A juzgar por la grabación, Live at the Newport Folk Festival captura fielmente la música que se tocó esa tarde. Sin embargo, el terremoto emocional que desató el ingreso de esa señora paqueta y salvaje sólo puede ser registrado en la Escala Richter de la Historia. Las chicas de Lucius, arrobadas por la conciencia, no pueden tenerse en pie. Marcus Mumford, en un discretísimo segundo plano, toca un pattern de apertura en su set de percusión. “Hora de la fiesta”, dice Joni. El grupo acata la orden, cuenta cuatro y arranca una jubilosa versión de “Big Yellow Taxi”. Llegado un punto, todos esgrimen la pregunta de café como si estuvieran en el estacionamiento del súper: “¿No te pasa que nunca sabés lo que tenés hasta que lo perdiste?”.
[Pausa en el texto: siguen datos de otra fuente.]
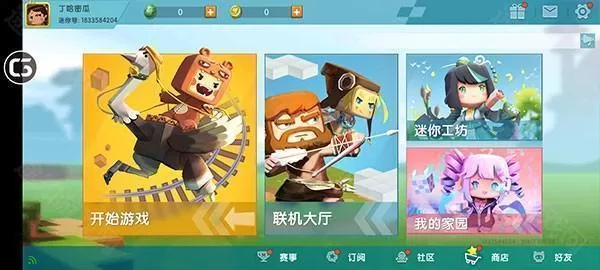 迷你世界怀旧版0.44.2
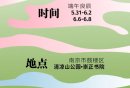 2025端午南京清凉山公园非遗生活荟时间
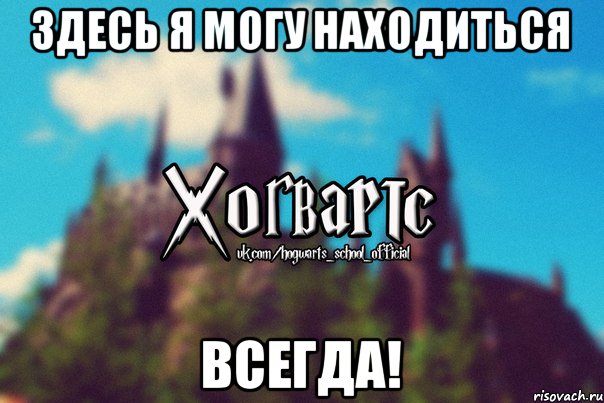 Здесь я могу находиться ВСЕГДА!, Мем Хогвартс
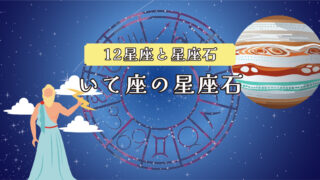 いて座の人 いて座の星座石 | differencee（ディファレンシー）公式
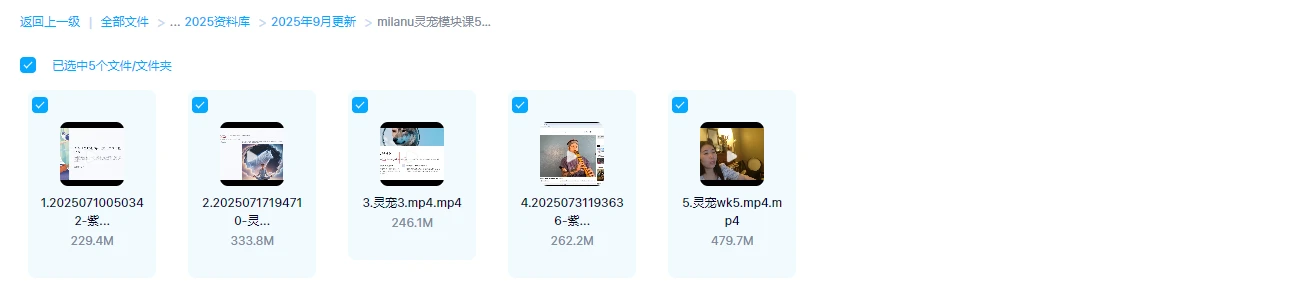 图片[1]_milanu灵宠模块课（视频5集）_易经玄学资料网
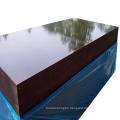 25mm waterproof film faced  plywood /formworks/concrete formwork/shutting plywood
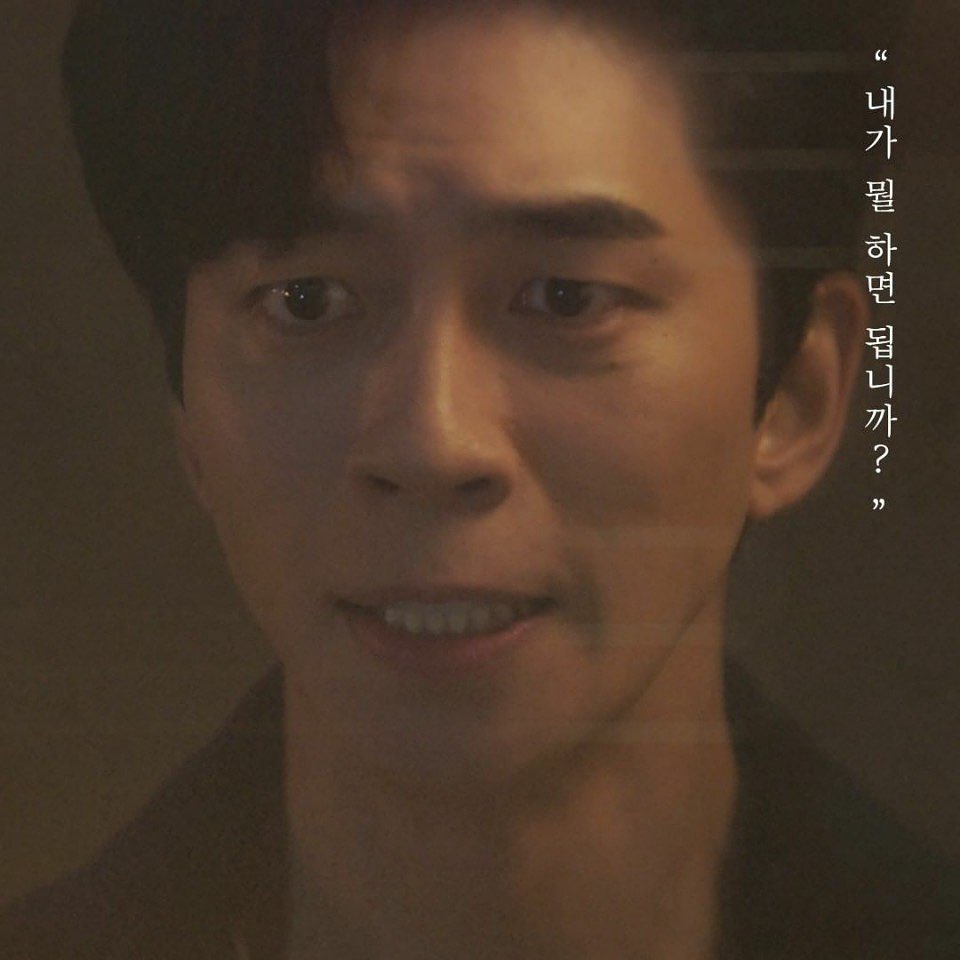 Shin Sung Rok ชินซองรก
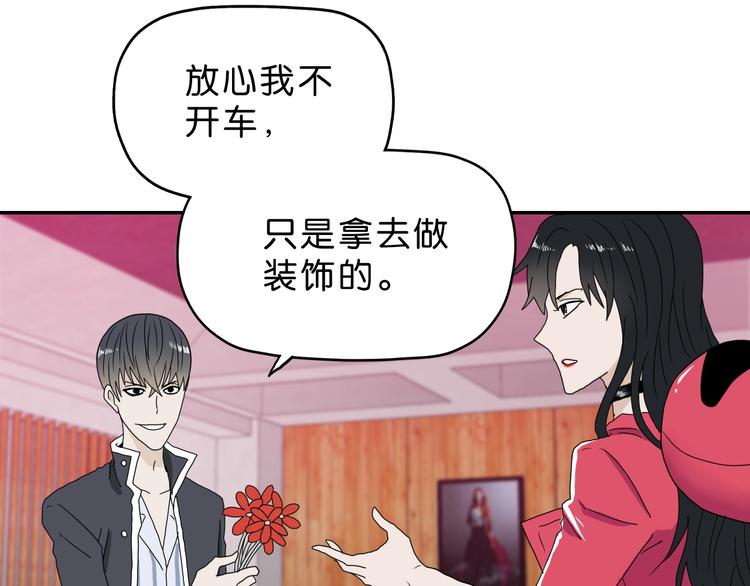 第9话 你被强化了,快上！8
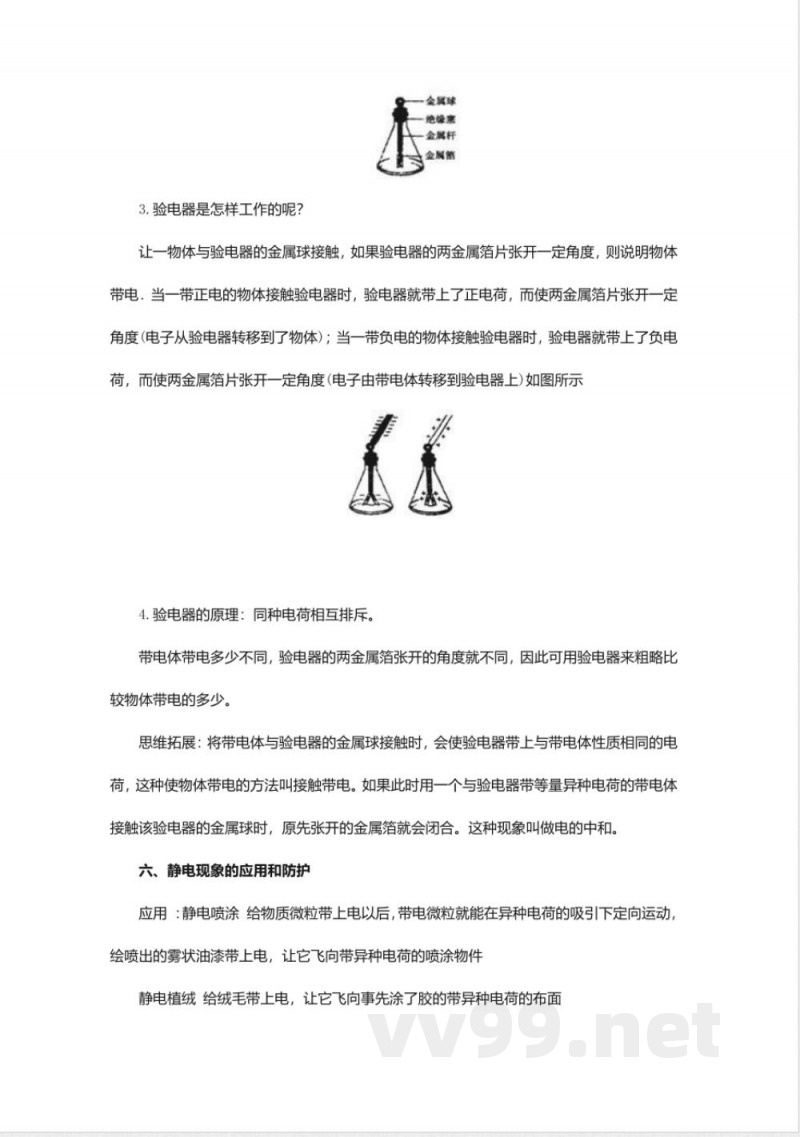 沪粤版九年级物理上册教案-13.1从闪电谈起3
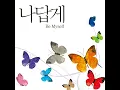 나답게 - Ballad Ver.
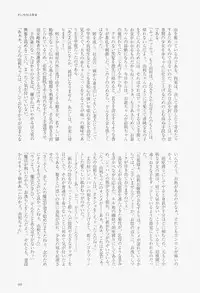 [Fractal Underground Studio] Kodomo Rakuen Ransel Shoujo Hen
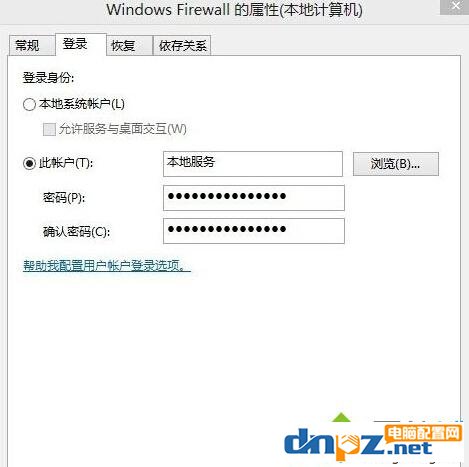 windows audio無法啟動怎么辦?windows audio無法啟動解決方法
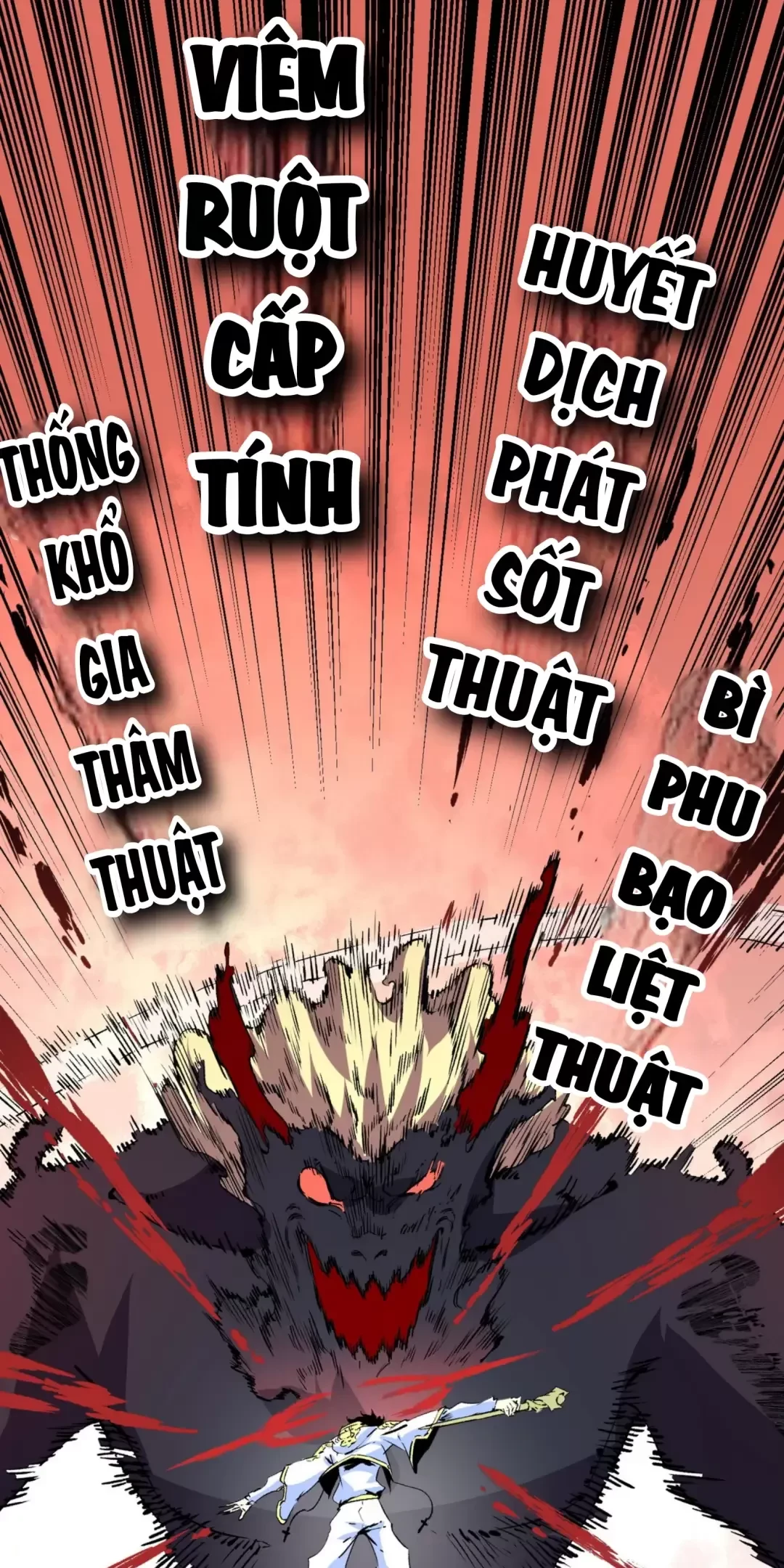 Thiên Sinh Độc Nãi : Ta Nguyền Rủa Toàn Bộ Thế Giới Chapter 12 - 16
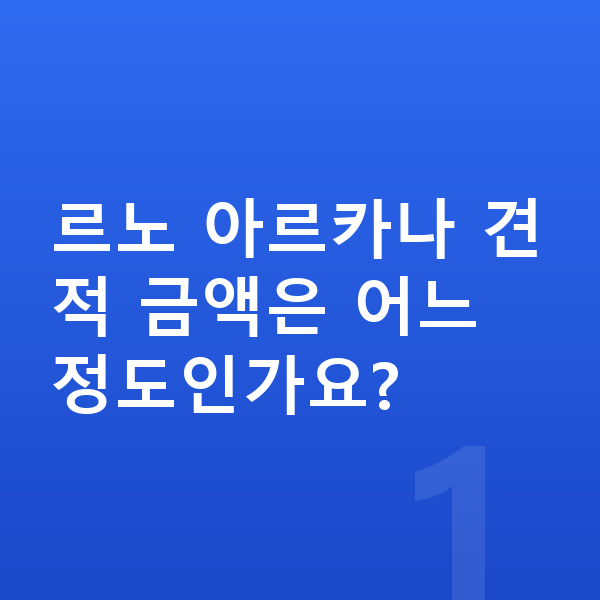르노 아르카나 견적 르노 아르카나 견적 금액은 어느 정도인가요?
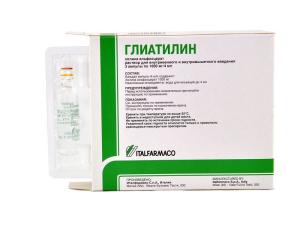 Gliatilin - გლიატილინი 1000მგ 4მლ 3 ამპულა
Cada uno hace su parte. La fabulosa Celisse Henderson se ocupa de “Help Me” y Taylor Goldsmith lleva la voz cantante de “Amelia”. A la izquierda de Joni, la anfitriona ahora es Carlile. A la diestra, su amiga Marcy se arrellana sobre el sillón y le cuenta chusmeríos como si estuviera en el living. Joni se mata de risa. A veces cuenta una historia. A veces, cuando canta, frasea como una trompeta. A veces sobrevuela la escena en una mueca de piedad que, muy especialmente, parece dedicarse a si misma. En el final, el público se arremolina debajo del escenario y Joni encara “The Circle Game”. Una canción que habla sobre el niño que captura una libélula y se asusta con los truenos y la tormenta. Sobre la caída de una estrella y el ciclo de las estaciones. La gente conversa. Parece desentendida pero precisamente entendió. Joni titila en el ritmo de su propia respiración.

Constante, como la estrella del norte.